Does this solve memory long term. Short term memory is handled well by cache systems and inference token count context so I don't think that needs this type of mechanism per se.
Let me know in the comments if any of you think this is a viable solution brainstorm.
Here is a TLDR recap
In this second installment of the "Turing On Conscious Convergence" series, we delve deeper into the theoretical construct of memory within an Advanced Super Intelligent (ASI) system. Building on the foundational concept of a 'Stream of Thoughts' introduced in Part 1, we explore the dual utility of this stream, not only as a forward-moving thought and input method but also as a potent tool for memory management.
Memory Management in AI:
The introduction of a 'Memory Engine' is pivotal. Here, the focus is on long-term and medium-term memory, distinguished by accessibility and significance. Medium-term memory is readily accessible, serving as a prelude to what is retained in the more permanent long-term memory. This bifurcation is akin to the brain's own partitioning system, elegantly mirrored in the AI through a situational-based framework.
Situational Framework:
Human cognition naturally partitions memories into 'situations,' a concept that translates seamlessly into AI architecture. We navigate daily life through a series of situations — planned, anticipated, and occasionally unexpected. This natural partitioning inspires the AI's memory architecture, where each 'situation' represents a potential partition, a contextual framework for organizing experiences.
Architectural Dynamics:
The architecture employs an A* system, carefully selecting the most appropriate situational model that aligns with the current world view. These situational models, characterized by their rapid update and generation capabilities, serve a singular purpose: to inform the world view model with situational context — visual, auditory, and beyond.
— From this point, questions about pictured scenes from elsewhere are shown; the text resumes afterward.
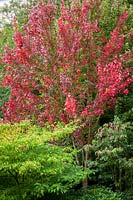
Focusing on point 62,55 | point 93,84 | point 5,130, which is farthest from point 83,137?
point 5,130

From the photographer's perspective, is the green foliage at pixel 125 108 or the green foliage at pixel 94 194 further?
the green foliage at pixel 125 108

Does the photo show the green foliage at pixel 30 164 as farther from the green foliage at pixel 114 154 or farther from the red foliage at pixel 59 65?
the red foliage at pixel 59 65

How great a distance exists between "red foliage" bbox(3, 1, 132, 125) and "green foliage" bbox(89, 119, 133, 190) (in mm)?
626

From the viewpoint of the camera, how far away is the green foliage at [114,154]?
6.94m

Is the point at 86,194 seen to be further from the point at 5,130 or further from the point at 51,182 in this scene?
the point at 5,130

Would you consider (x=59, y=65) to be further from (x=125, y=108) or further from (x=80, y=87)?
(x=125, y=108)

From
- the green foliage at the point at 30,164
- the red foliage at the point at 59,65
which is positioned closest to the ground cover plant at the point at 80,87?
the red foliage at the point at 59,65

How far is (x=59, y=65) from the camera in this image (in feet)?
26.8

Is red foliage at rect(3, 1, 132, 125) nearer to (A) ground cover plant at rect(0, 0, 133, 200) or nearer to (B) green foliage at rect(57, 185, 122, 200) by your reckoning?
(A) ground cover plant at rect(0, 0, 133, 200)

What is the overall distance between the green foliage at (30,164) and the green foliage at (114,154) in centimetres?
64

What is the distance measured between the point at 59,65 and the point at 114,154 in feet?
7.39

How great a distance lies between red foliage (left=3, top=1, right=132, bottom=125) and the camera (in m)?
7.96

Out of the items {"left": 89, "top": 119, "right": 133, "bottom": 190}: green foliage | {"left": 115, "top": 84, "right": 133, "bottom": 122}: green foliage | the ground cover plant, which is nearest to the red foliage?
the ground cover plant

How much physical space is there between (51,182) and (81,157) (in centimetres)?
193
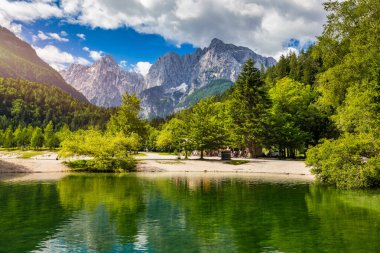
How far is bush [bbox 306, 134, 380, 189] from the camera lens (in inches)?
1198

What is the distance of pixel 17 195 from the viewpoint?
26.2 meters

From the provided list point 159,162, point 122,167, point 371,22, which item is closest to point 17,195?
point 122,167

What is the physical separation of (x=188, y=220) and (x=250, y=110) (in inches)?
2214

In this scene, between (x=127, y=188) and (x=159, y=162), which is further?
(x=159, y=162)

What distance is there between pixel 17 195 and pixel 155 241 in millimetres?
16872

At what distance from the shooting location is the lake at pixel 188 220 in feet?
44.1

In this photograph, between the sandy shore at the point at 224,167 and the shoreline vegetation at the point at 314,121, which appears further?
the sandy shore at the point at 224,167

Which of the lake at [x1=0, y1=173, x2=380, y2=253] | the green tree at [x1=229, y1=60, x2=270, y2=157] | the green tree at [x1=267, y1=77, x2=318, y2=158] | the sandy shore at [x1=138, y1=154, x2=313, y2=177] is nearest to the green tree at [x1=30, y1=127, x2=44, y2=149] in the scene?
the green tree at [x1=229, y1=60, x2=270, y2=157]

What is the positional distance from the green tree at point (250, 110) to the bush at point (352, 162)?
34154 millimetres

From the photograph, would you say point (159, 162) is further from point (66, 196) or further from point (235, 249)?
point (235, 249)

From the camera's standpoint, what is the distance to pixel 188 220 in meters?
18.1

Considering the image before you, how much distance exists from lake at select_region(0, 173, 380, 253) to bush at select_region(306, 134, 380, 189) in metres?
1.79

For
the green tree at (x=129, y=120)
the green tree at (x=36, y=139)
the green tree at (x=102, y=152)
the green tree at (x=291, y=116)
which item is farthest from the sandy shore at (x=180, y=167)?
the green tree at (x=36, y=139)

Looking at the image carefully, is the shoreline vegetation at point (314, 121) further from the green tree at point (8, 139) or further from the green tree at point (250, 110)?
the green tree at point (8, 139)
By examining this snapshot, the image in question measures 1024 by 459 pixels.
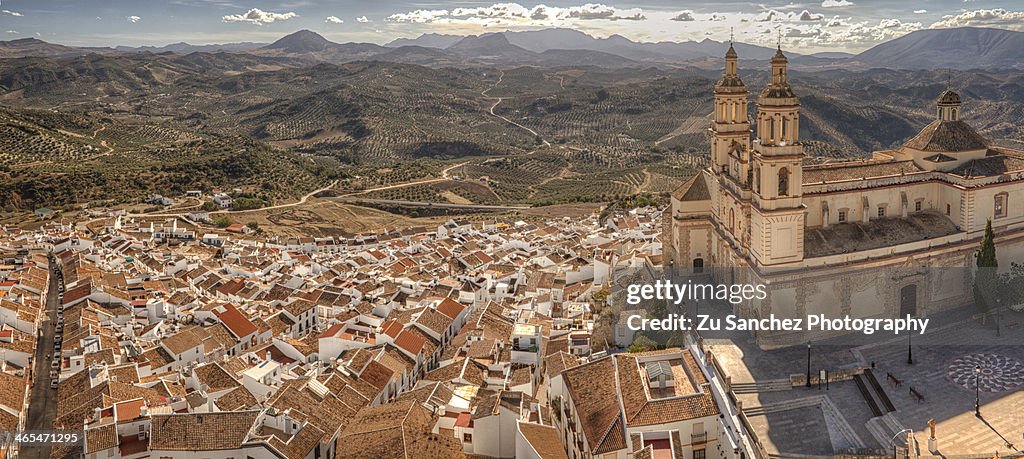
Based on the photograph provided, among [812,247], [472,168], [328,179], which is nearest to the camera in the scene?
[812,247]

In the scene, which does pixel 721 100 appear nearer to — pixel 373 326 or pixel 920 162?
pixel 920 162

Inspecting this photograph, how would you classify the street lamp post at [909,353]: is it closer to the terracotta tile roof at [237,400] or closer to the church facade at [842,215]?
the church facade at [842,215]

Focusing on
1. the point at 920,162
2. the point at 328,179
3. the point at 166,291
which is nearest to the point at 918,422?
the point at 920,162

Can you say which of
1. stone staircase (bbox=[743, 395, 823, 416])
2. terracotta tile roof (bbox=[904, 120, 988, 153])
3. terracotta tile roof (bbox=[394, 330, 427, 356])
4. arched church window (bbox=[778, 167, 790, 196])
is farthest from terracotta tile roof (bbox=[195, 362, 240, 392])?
terracotta tile roof (bbox=[904, 120, 988, 153])

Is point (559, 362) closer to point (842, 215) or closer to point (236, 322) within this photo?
point (842, 215)

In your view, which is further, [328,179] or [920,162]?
[328,179]

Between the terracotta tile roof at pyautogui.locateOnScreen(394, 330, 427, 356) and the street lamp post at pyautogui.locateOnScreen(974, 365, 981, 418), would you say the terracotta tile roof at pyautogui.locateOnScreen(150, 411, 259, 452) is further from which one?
the street lamp post at pyautogui.locateOnScreen(974, 365, 981, 418)
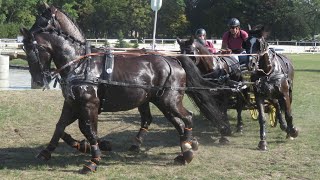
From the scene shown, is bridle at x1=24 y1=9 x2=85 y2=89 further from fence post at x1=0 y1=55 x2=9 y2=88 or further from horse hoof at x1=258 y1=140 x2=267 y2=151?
fence post at x1=0 y1=55 x2=9 y2=88

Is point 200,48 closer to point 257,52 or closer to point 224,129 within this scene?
point 257,52

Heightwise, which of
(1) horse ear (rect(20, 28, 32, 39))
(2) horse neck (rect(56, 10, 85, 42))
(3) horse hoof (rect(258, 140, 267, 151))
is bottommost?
(3) horse hoof (rect(258, 140, 267, 151))

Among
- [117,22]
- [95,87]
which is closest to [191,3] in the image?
[117,22]

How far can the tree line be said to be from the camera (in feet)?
242

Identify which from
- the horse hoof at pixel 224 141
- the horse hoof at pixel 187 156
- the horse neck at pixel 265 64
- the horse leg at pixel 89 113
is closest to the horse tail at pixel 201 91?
the horse hoof at pixel 224 141

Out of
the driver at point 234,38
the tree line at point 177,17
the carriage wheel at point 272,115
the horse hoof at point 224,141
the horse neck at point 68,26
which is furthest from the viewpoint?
the tree line at point 177,17

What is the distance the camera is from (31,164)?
7.02 metres

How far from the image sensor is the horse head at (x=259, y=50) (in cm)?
831

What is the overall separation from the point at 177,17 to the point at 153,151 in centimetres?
7325

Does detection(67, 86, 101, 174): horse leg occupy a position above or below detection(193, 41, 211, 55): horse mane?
below

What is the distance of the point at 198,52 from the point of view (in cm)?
850

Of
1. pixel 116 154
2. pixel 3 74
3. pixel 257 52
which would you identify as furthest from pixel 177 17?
pixel 116 154

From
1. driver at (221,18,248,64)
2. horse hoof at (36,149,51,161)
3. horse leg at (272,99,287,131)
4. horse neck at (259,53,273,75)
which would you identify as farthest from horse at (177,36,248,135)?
horse hoof at (36,149,51,161)

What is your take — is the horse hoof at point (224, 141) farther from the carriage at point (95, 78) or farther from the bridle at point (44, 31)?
the bridle at point (44, 31)
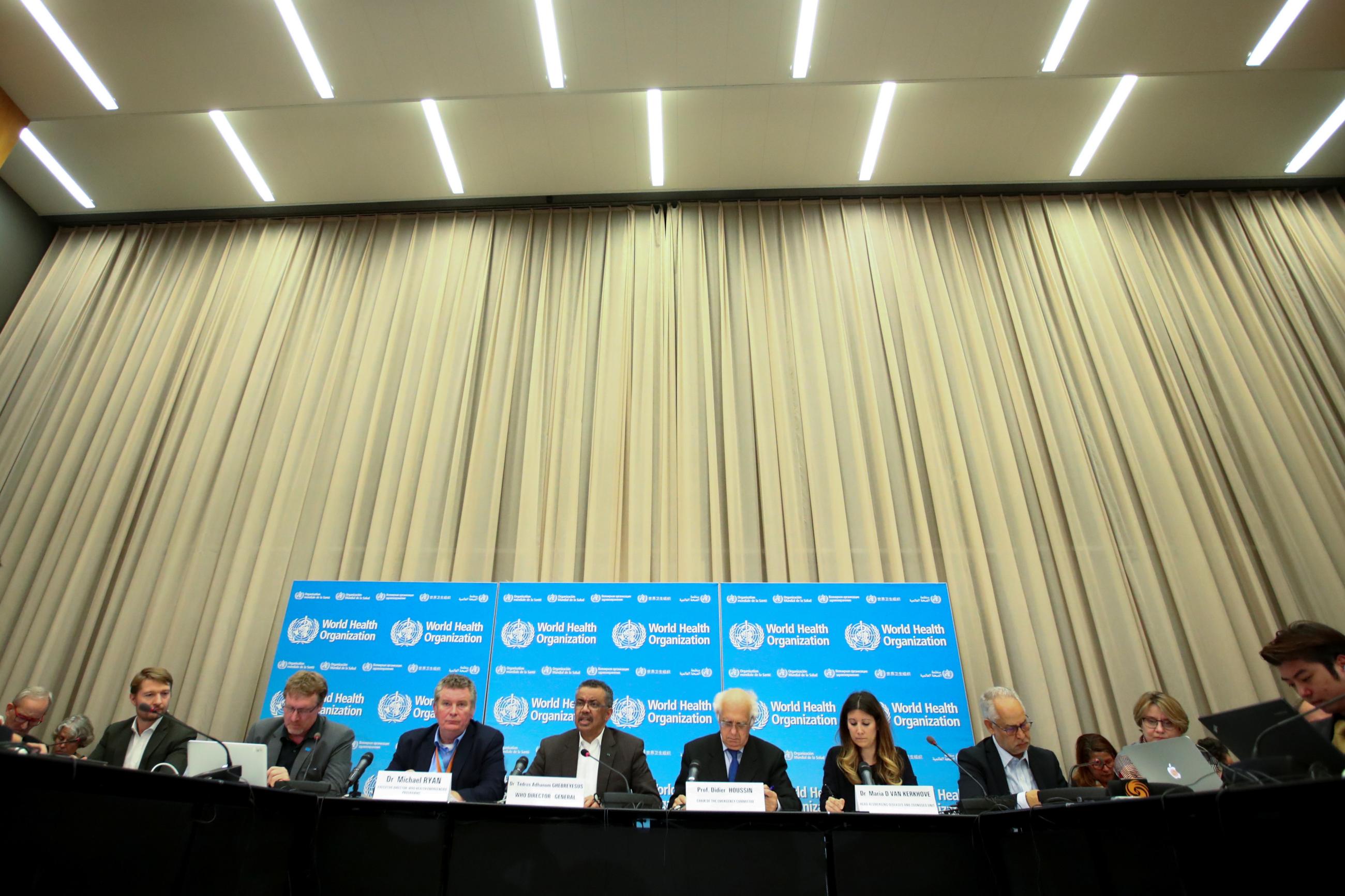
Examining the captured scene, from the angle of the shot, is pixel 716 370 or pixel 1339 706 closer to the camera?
pixel 1339 706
Micro Model Nodes and A System:*
Micro model nodes, within this architecture, accrue over time, carrying weights and properties attuned to a spectrum of situations yet within the same frame of reference. The A* system, at the heart of the decision-making process, determines the optimal model for inference at any given moment.
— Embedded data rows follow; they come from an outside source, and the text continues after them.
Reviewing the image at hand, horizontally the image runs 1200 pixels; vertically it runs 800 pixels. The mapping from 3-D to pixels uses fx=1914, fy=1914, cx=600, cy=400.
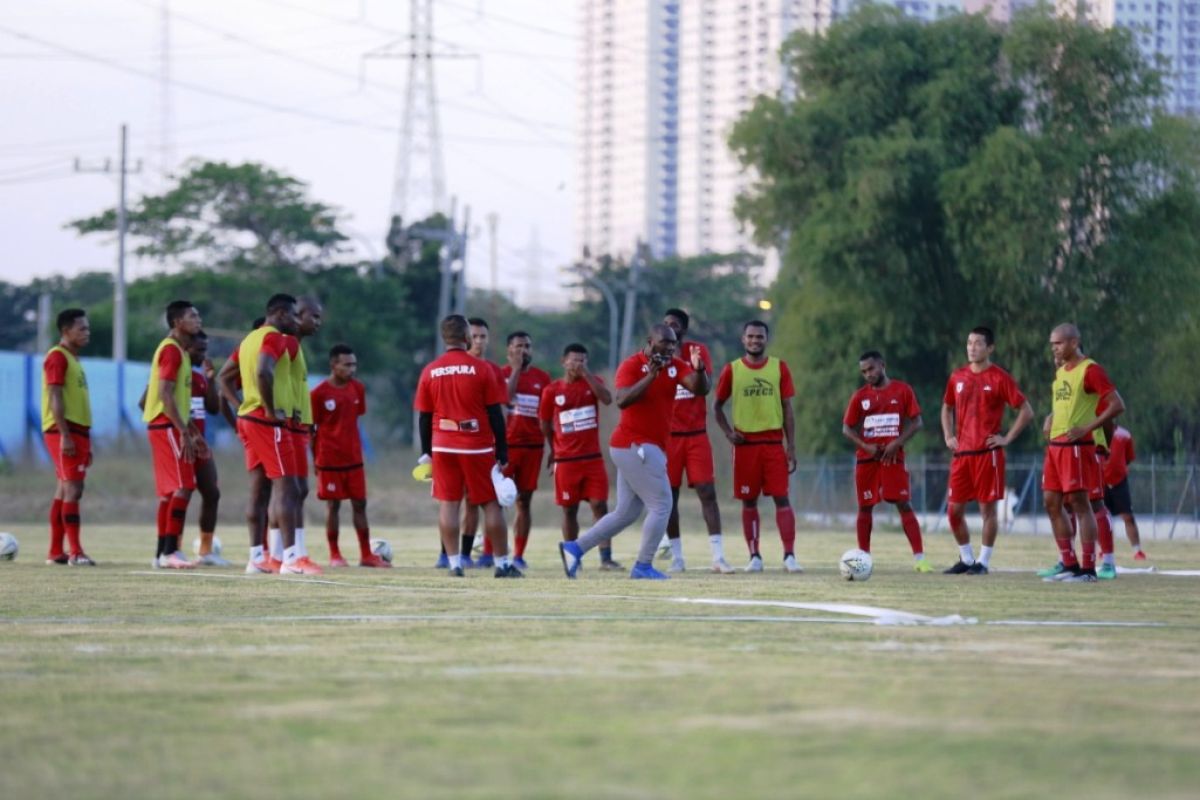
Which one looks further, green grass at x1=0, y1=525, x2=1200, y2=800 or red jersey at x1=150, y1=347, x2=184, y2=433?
red jersey at x1=150, y1=347, x2=184, y2=433

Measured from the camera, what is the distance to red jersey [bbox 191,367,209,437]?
18.8m

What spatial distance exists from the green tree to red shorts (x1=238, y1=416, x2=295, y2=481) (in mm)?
28179

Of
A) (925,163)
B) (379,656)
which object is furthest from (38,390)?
(379,656)

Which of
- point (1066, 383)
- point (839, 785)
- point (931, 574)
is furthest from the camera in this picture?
point (931, 574)

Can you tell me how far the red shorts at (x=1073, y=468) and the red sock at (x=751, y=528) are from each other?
2936mm

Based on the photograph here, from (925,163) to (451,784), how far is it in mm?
38889

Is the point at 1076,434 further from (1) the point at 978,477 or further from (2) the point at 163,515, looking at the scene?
(2) the point at 163,515

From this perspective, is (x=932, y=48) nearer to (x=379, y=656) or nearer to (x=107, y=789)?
(x=379, y=656)

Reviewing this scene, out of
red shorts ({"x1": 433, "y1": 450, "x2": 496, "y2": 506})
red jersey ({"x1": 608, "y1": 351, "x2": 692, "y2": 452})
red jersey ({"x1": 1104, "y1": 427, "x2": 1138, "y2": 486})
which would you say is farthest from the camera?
red jersey ({"x1": 1104, "y1": 427, "x2": 1138, "y2": 486})

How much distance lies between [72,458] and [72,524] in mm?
651

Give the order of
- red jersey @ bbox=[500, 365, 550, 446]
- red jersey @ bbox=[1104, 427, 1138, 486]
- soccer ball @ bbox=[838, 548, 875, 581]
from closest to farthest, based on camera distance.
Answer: soccer ball @ bbox=[838, 548, 875, 581] < red jersey @ bbox=[500, 365, 550, 446] < red jersey @ bbox=[1104, 427, 1138, 486]

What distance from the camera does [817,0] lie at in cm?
Answer: 5428

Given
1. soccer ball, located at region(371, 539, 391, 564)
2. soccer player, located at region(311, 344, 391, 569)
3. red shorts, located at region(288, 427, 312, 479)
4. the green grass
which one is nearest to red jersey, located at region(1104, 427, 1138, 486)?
soccer ball, located at region(371, 539, 391, 564)

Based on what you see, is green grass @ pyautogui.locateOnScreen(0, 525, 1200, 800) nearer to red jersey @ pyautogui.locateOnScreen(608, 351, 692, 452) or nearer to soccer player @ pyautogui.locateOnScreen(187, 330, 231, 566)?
red jersey @ pyautogui.locateOnScreen(608, 351, 692, 452)
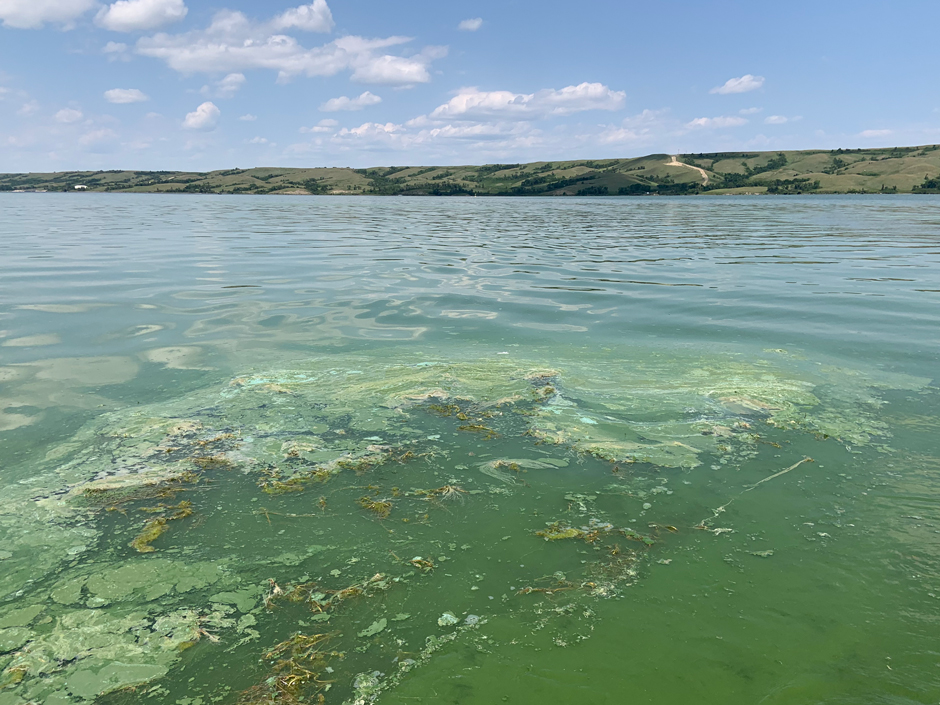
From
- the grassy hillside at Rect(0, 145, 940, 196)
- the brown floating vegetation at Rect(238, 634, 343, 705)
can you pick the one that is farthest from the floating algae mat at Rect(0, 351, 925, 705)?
the grassy hillside at Rect(0, 145, 940, 196)

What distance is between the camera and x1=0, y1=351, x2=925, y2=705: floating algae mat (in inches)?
159

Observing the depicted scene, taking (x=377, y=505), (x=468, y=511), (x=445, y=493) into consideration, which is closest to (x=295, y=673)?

Memory Engine and Feedback Loop:
A memory feedback loop feeds into the 'Continuous Rapid Situational Model Trainer - Micro World Model Generator & Refresher,' which is responsible for the creation, updating, reweighting, or deletion of models. This dynamic system allows for the 'fading out' of outdated models, making way for the most current or new models needed for fresh situations.
World Situational Stimuli and Multi-Modal Inputs:
The W* World situational Stimuli system captures multi-modal inputs ranging from video to audio and other sensory data. This rich input feeds into the W* LLM, which, in turn, is looped by the STRoT system, integrating all elements discussed in Part 1.
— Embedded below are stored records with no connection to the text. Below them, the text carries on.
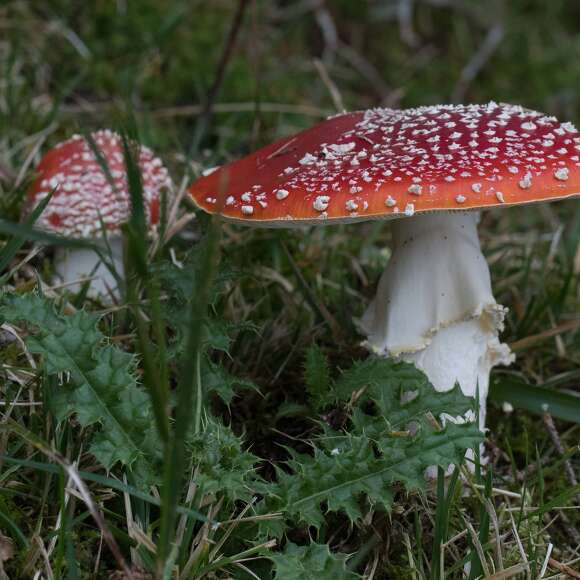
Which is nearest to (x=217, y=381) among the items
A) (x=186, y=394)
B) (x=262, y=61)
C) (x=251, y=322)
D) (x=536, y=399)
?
(x=251, y=322)

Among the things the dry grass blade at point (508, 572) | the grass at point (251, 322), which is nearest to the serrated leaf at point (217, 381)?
the grass at point (251, 322)

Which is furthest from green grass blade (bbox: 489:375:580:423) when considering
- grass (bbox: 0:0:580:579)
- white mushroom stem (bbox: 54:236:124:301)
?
white mushroom stem (bbox: 54:236:124:301)

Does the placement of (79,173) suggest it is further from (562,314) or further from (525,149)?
(562,314)

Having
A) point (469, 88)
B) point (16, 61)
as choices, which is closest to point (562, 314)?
point (469, 88)

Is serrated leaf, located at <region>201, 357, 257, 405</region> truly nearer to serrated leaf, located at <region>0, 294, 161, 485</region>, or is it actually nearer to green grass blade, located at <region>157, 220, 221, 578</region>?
serrated leaf, located at <region>0, 294, 161, 485</region>

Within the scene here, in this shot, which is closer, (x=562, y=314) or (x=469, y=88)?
(x=562, y=314)
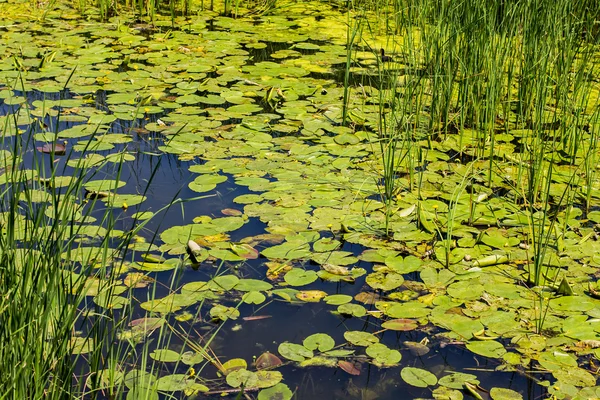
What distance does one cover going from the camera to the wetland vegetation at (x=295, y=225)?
1.99 meters

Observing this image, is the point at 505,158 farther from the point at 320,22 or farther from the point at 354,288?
the point at 320,22

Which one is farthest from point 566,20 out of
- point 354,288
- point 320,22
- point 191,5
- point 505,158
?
point 191,5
Considerations for Short-Term Memory:
The system posits that short-term memory management is effectively handled by existing cache systems and contextual inference tokens, suggesting that the proposed memory architecture is specifically designed to enhance long-term situational recall and adaptability.
Conclusion:
This exploration offers a visionary blueprint for an AI's memory architecture, deeply rooted in the concept of situational awareness and adaptability. The proposed system is a harmonious blend of theoretical constructs and practical mechanisms, aiming to capture the essence of human memory processing within the realms of artificial intelligence. It's a contemplative leap towards understanding and designing an ASI's memory — a brainstorm that invites further discussion on its viability and potential realization.